Obama's Oil Spill Press Conference May Have Changed Perceptions -- But The Reality Remains The Same

Obama's Oil Spill Press Conference May Have Changed Perceptions -- But The Reality Remains The Same

President Obama hammered home his main talking point over and over again on Thursday, during his first press conference in 10 months.

"The federal government is fully engaged, and I'm fully engaged," he said. "The United States government has always been in charge of making sure that the response is appropriate," he said. "Every day I see this leak continue I am angry and frustrated as well," he said.

Message: I'm in charge -- and I care.
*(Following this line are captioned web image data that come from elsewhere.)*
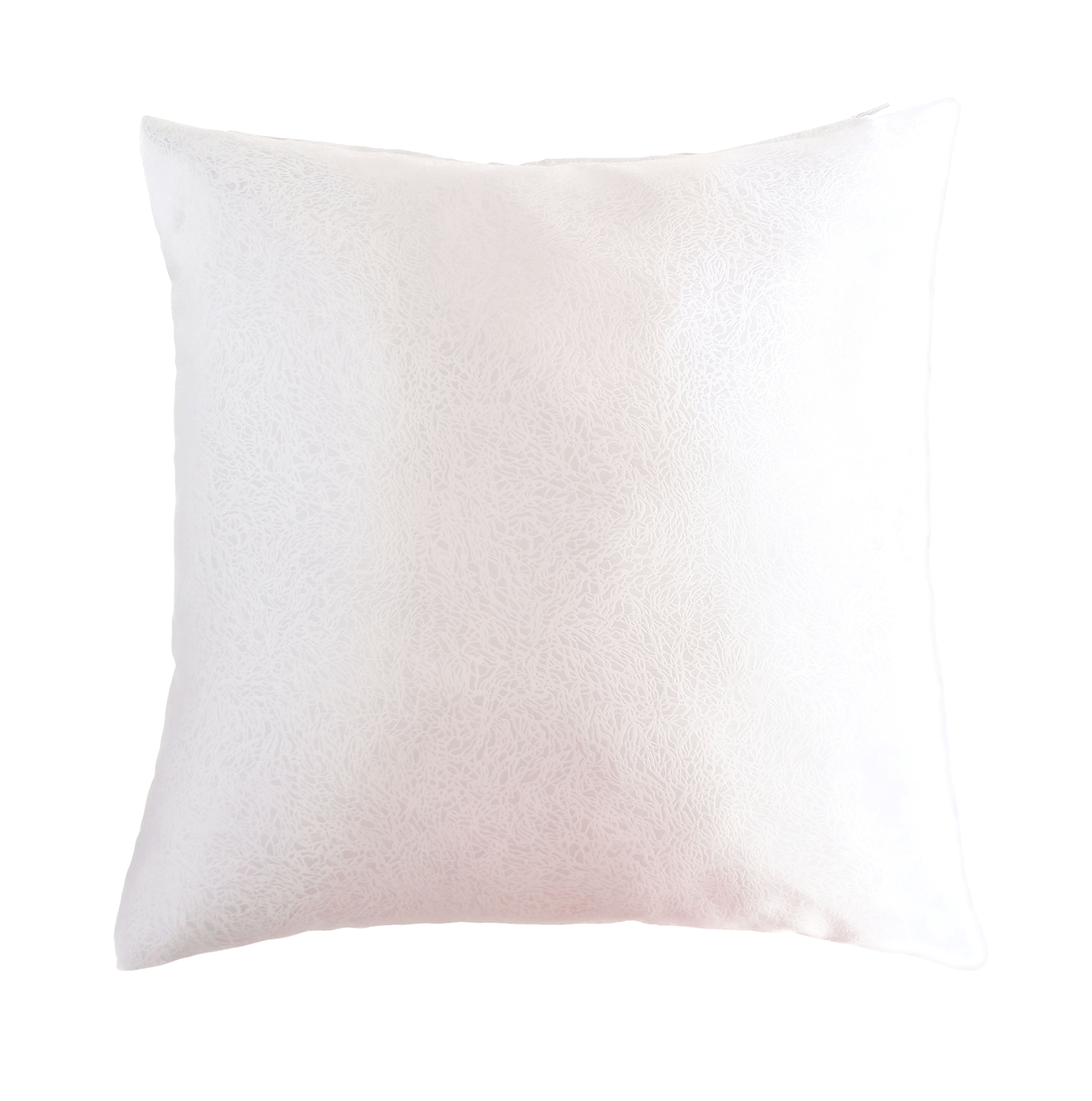 bright white 18 x 18 decorative textured satin cushion cover throw square pillowcase for chair pillow covers color 1 pillows decor sofa couch bed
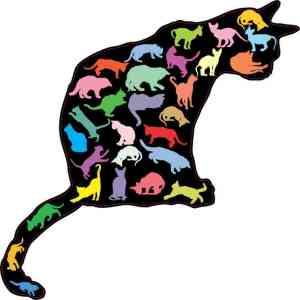 Colorful Cat Silhouette Sticker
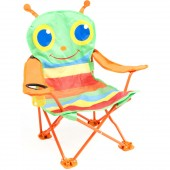 Melissa & Doug 6174 Happy Giddy Chair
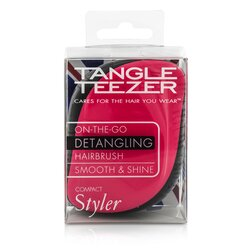 Tangle Teezer Compact Styler On-The-Go Detangling Hair Brush - # Pink Sizzle  1pc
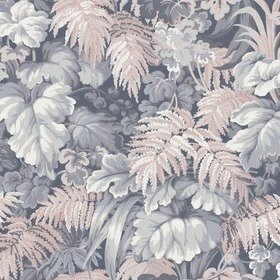 Cole & Son Royal Fernery Slate Blue-Blush Pink 113-3010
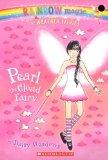 Pearl cloud fairy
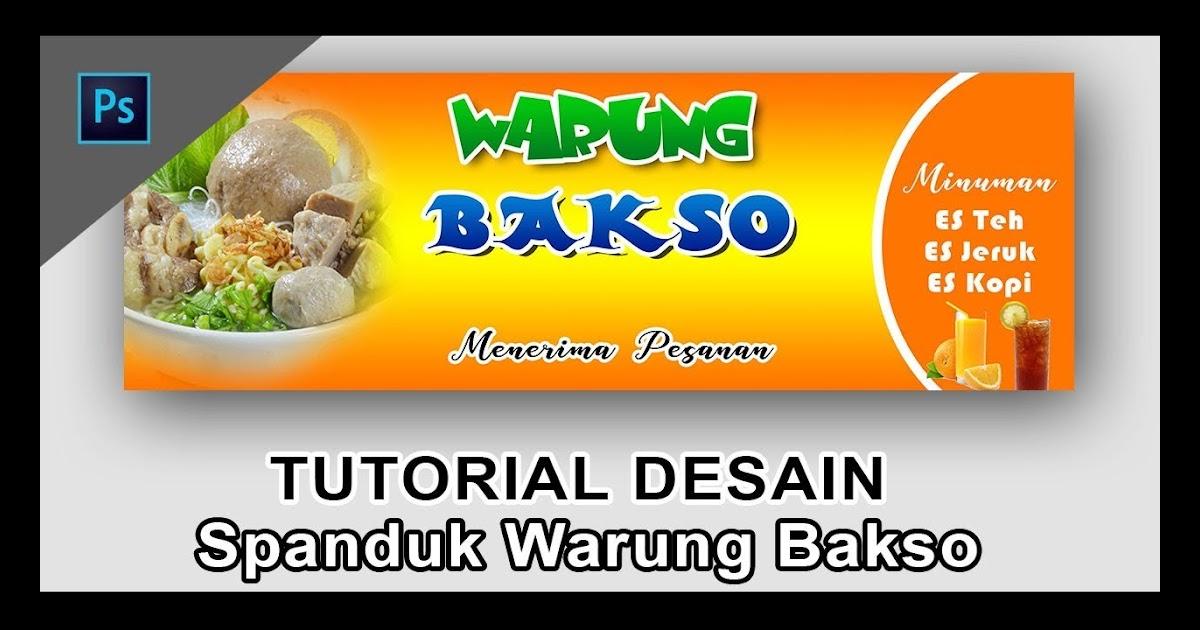 Contoh Spanduk Warung Mie Ayam - desain banner kekinian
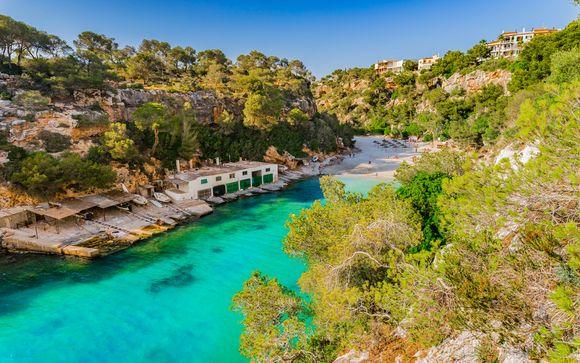 Hilton Sa Torre Mallorca 5 Llucmajor Bis Zu 70 Voyage Prive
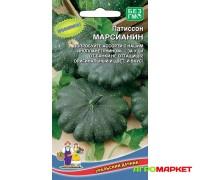 Патиссон Марсианин 6шт Уральский Дачник (ц.п.)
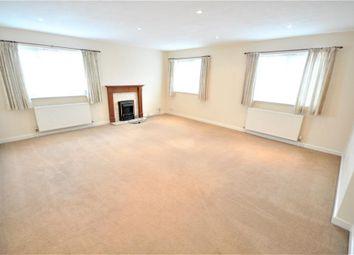 Thumbnail 2 bed flat to rent in Lamaleach Drive, Freckleton, Preston, Lancashire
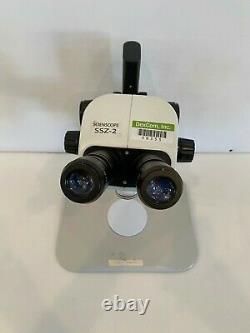 Scienscope SZ-BD-B2A SSZ-2 Stereo Zoom Binocular Microscope With Warranty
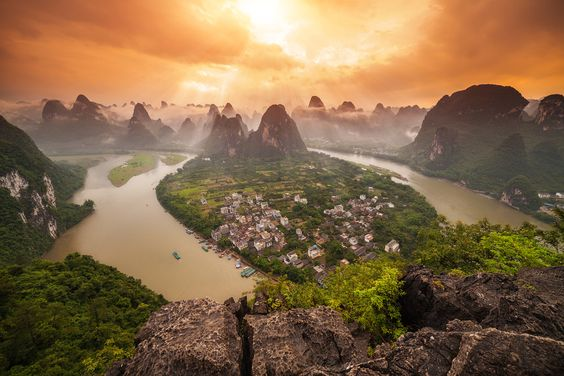 A View To Die For by peter stewart on 500px View of the Li River from the top of Lao Zhai Shan, one of the highest peaks in Yangshuo that you can climb.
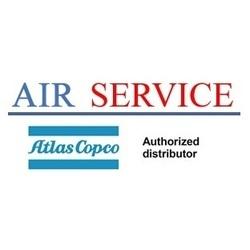 Air Service - Compressori Atlascopco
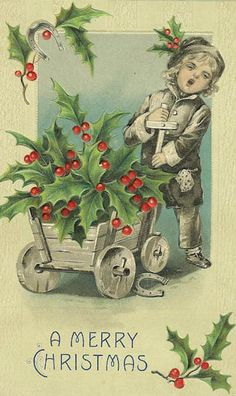 Vintage card.  Love the Holly leaves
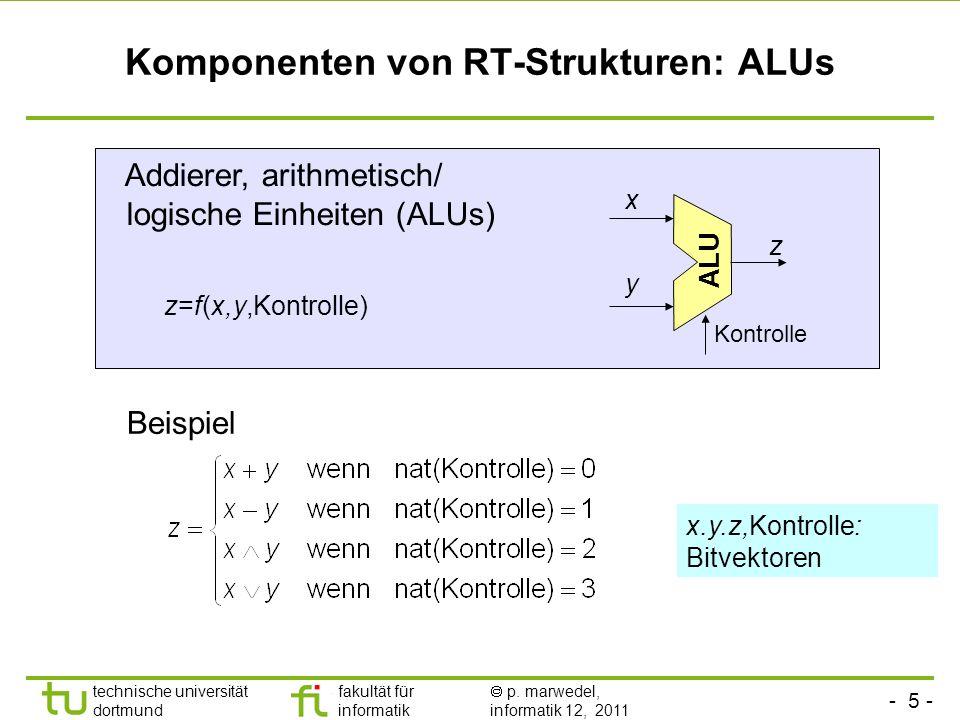 - 5 - technische universität dortmund fakultät für informatik p. marwedel, informatik 12, 2011 Komponenten von RT-Strukturen: ALUs Addierer, arithmeti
Or as he himself put it: "My job right now is just to make sure that everybody in the Gulf understands this is what I wake up to in the morning and this is what I go to bed at night thinking about."

The press conference was a powerful rhetorical rejoinder to the growing perception that Obama has been personally disengaged from the disaster in the Gulf.

But there was very little there for those who are more concerned with what's actually happening on the ground and in the water than with presidential optics.

And to those unhappy with the speed or the extent of the government response, to those scientists who question some of the decisions that have been made, and to those Louisiana residents who think not enough is being done, he didn't actually announce any changes. There is no new plan. He just tried to redefine what is.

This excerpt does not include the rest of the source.